#### EXERCISE INSTRUCTIONS:
(1) Reproduce the part of the Striga grant passage that starts with "KAUST announced on" and goes on through "from Striga infestation.".
(2) Continue the passage about KAUST's Striga research grant from where it stops.

____ SOURCE EXTRACT

KAUST announced on December 27, 2018, that Salim Al-Babili, associate professor of plant science in the University's Biological and Environmental Science and Engineering division, and his team were awarded an approximately $5 million grant by the Bill & Melinda Gates Foundation to develop real-world strategies to combat the invasive spread of parasitic purple witchweed (Striga hermonthica).
Striga threatens food security across sub-Saharan Africa, and Al-Babili will concentrate on expanding methods to protect the production of pearl millet, an essential food crop in Africa and India, from Striga infestation.
Striga is a root parasitic plant that produces enormous numbers—up to 100,000 per single plant—of long-living seeds that can survive in the soil up to 20 years until they sense perfect growth conditions in the presence of a food crop. The plant's delicate purple blooms disguise its devastating threat to the global food chain.

________
____ PROVIDED RECORDS

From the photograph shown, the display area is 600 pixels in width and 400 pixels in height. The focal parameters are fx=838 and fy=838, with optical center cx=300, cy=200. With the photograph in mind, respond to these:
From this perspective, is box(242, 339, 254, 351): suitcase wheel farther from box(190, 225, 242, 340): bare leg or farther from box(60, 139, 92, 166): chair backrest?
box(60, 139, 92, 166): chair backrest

________
____ PROVIDED RECORDS

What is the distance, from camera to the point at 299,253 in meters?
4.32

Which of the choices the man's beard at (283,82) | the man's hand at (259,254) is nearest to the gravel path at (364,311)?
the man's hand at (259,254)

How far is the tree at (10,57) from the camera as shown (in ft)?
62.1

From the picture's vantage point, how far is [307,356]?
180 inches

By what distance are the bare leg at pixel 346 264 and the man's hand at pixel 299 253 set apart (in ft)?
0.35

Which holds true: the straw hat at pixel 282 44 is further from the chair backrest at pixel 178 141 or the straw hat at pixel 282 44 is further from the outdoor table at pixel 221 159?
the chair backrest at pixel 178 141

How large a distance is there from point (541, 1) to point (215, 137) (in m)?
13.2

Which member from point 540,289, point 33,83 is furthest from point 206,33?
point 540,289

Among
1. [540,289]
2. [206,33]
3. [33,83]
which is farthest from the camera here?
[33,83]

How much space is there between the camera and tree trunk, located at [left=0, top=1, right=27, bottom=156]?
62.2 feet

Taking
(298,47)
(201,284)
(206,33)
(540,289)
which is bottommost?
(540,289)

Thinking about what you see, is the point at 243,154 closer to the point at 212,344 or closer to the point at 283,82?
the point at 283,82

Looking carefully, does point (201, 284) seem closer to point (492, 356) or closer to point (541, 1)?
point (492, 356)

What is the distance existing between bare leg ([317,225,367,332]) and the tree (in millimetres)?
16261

________

#### ANSWERS PROVIDED:
(1)
KAUST announced on December 27, 2018, that Salim Al-Babili, associate professor of plant science in the University's Biological and Environmental Science and Engineering division, and his team were awarded an approximately $5 million grant by the Bill & Melinda Gates Foundation to develop real-world strategies to combat the invasive spread of parasitic purple witchweed (Striga hermonthica).
Striga threatens food security across sub-Saharan Africa, and Al-Babili will concentrate on expanding methods to protect the production of pearl millet, an essential food crop in Africa and India, from Striga infestation.

(2)
The project led by Al-Babili provides hormone-based strategies for cleansing soils infested by Striga seeds by stimulating their germination in the absence of the host plant (pearl millet), novel chemistries that reduce Striga infestation and emergence, and identification of genetic factors responsible for pearl millet's susceptibility, which will accelerate the development of high-yield and resistant varieties that can be grown in arid regions.
KAUST Associate Professor Salim Al-Babili (center) is shown here evaluating field trials in Burkina Faso. Photo courtesy of Salim Al-Babili.
Striga infests various cereal species, causing massive yield losses amounting to billions of dollars. The problem is particularly severe in sub-Saharan Africa. However, as an invasive plant species, Striga has spread to other regions, including Saudi Arabia. Related species that infest other crops, such as tomatoes, beans and sunflower, are a severe threat to agriculture in the Middle East, Southern Europe and many regions in Asia. Al-Babili hopes that he and the young scientists in his group will reduce this threat through their single-minded pursuit of Striga mitigation strategies.
“Professor Al-Babili’s work builds on discoveries made in the basic sciences by translating them to the real-world setting of the farmer’s field. Such translation work is one of the key objectives of KAUST for the benefit of the world,” said Jean Fréchet, senior vice president for Research, Innovation, and Economic Development at KAUST.
Salim Al-Babili, KAUST associate professor of plant science, heads the BioActives Lab at KAUST. Photo courtesy of Salim Al-Babili.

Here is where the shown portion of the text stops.